In Galaxy Quest, as in many a Hollywood movie, the point is that the heroes are innocent dreamers. In TOS, the point is that they are the opposite of that.
Beam Me Into the Knowledge Economy, Scotty
So why is there such a thematic disconnect between the parody and the original? There could be several reasons.
Hollywood movies (especially back in 1999) mostly weren't part of long serials. Moviegoers were expected to enter the world with little background. When innocent heroes like Jason Bourne or Neo lack crucial background information, it serves as a kind of metaphor for the viewer's cognitive ignorance.
In contrast, fans of television who return to the series week after week see their own familiarity with the characters and milieu reflected back to them as Scott's or McCoy's expertise. In the movies, viewers don't know what's going on, so neither do the protagonists. In serialized television, the viewers do know what's going on, so the heroes do as well.
The difference may be formal; it might be temporal too. In the 60s, the US was just on the cusp of the knowledge economy. The automobile industry was still booming, as was, unfortunately, the Vietnam War. Heroes got their hands dirty with engine oil, extracted resources, and fought in wars. They did science and tech, but it was grimy science and tech.
By the late 90s, though, deindustrialization was well advanced, and America's economy was more and more funneled into the entertainment industry. Galaxy Quest changed its engineers and soldiers for actors because actors were increasingly what the US had to sell. The Thermians were right after all. The entertainment was the real thing, and it eventually conquered.
Better Acting Through Television
Whatever the reason for the change, there is an irony in Galaxy Quest celebrating actors rather than technicians. That irony being—the TOS performers were pretty clearly better than their big name Hollywood counterparts. Tim Allen is okay, but he's nowhere near as fun to watch as William Shatner, who threw all the ham at the ship walls all the time, but also managed to get a surprising amount of amused nuance into his banter with Spock or McCoy. Rickman can be a tremendous actor, but he doesn't have much to work with here, and certainly doesn't rival Leonard Nimoy's Spock, with his eyebrows and his vacillation between quietly intense competence and unbuttoned scenery chewing. The one exception to the qualitative diminishment, perhaps is Tony Shalhoub as Fred Kwan, whose uncertain, vacillating actor turned engineer carries on the Star Trek tradition of performers like Nichelle Nichols and George Takei who managed to create personality out of few cues and little screen time.

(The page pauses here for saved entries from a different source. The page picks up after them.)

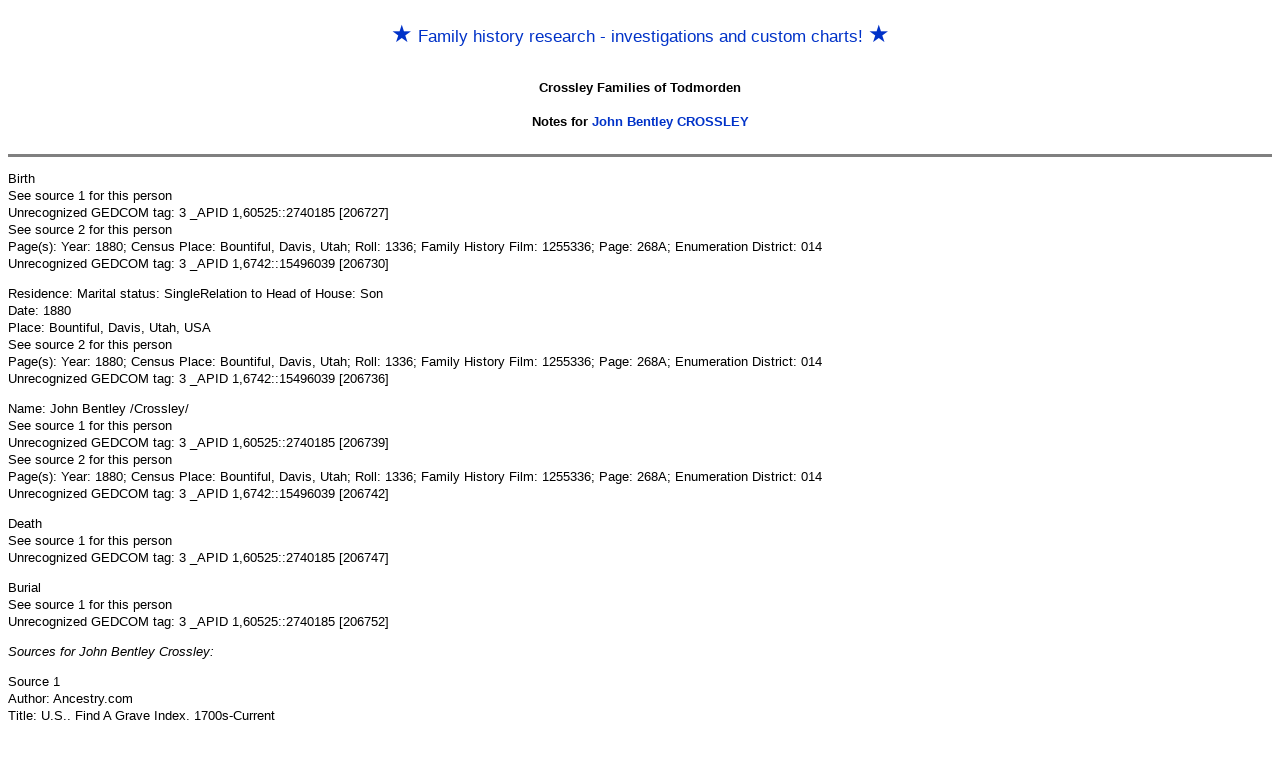

--- FILE ---
content_type: text/html; charset=UTF-8
request_url: https://crossleyfamily.net/n004802.htm
body_size: 3608
content:
<HTML>
<HEAD>
<TITLE>Notes for John Bentley CROSSLEY</TITLE>
<script type="text/javascript">
  (function(i,s,o,g,r,a,m){i['GoogleAnalyticsObject']=r;i[r]=i[r]||function(){
  (i[r].q=i[r].q||[]).push(arguments)},i[r].l=1*new Date();a=s.createElement(o),
  m=s.getElementsByTagName(o)[0];a.async=1;a.src=g;m.parentNode.insertBefore(a,m)
  })(window,document,'script','//www.google-analytics.com/analytics.js','ga');

  ga('create', 'UA-339679-2', 'auto');
  ga('send', 'pageview');

</script>
<style type="text/css">
BODY,td {font-size: 13px;	line-height: 17px;	color: #000000;font-family: Verdana, Arial; text-align:left;vertical-align:top;}

A {	color : #0032C8; font-size : 13px;	font-family : Verdana, Arial;	line-height: 17px;	text-decoration: none;}

.star {font-size:140%}

A.fh{ font-size : 17px;	font-family : Verdana, Arial;	line-height: 17px;	text-decoration: none;}

table.main td {padding:0px;margin:0px;border-style:solid;border-width:1px;border-color:#bdbdbd;}

h1 {font-size:14px;}

@media screen and (min-width:860px) {
div.body {width:850px;}
}

</style>
</HEAD>
<BODY>
<BR>
<div align="center">
<a href="family-history-research.html" class="fh"><span class="star">&#9733;</span>  Family history research - investigations and custom charts! <span class="star">&#9733;</span> </a><br><br><br></div>

<DIV align="CENTER">
<B>Crossley Families of Todmorden</B>
<BR>
<BR>
<B>Notes for <A HREF="f001700.htm">John Bentley CROSSLEY</A></B>
</DIV>
<BR>
<HR NOSHADE SIZE=3>
<P>Birth<BR>See source 1 for this person<BR>Unrecognized GEDCOM tag: 3 _APID 1,60525::2740185 [206727]<BR>See source 2 for this person<BR>Page(s): Year: 1880; Census Place: Bountiful, Davis, Utah; Roll: 1336; Family History Film: 1255336; Page: 268A; Enumeration District: 014<BR>Unrecognized GEDCOM tag: 3 _APID 1,6742::15496039 [206730]

<P>Residence: Marital status: SingleRelation to Head of House: Son<BR>Date: 1880<BR>Place: Bountiful, Davis, Utah, USA<BR>See source 2 for this person<BR>Page(s): Year: 1880; Census Place: Bountiful, Davis, Utah; Roll: 1336; Family History Film: 1255336; Page: 268A; Enumeration District: 014<BR>Unrecognized GEDCOM tag: 3 _APID 1,6742::15496039 [206736]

If I were going to give Galaxy Quest a rating, as I've been doing for the Star Trek episodes, I'd put it at around 6.8 or so I guess; closer to a classic like "Balance of Terror" than to an absolute dud like the "Alternative Factor". The Thermian's didn't exactly get the real thing, but what they got isn't bad.
The movie really wasn’t intended as a Star Trek parody per se, despite the cosmetic similarities of the characters. A much better example of a comedic parody of a dramatic original would be “Spaceballs” and “Star Wars.”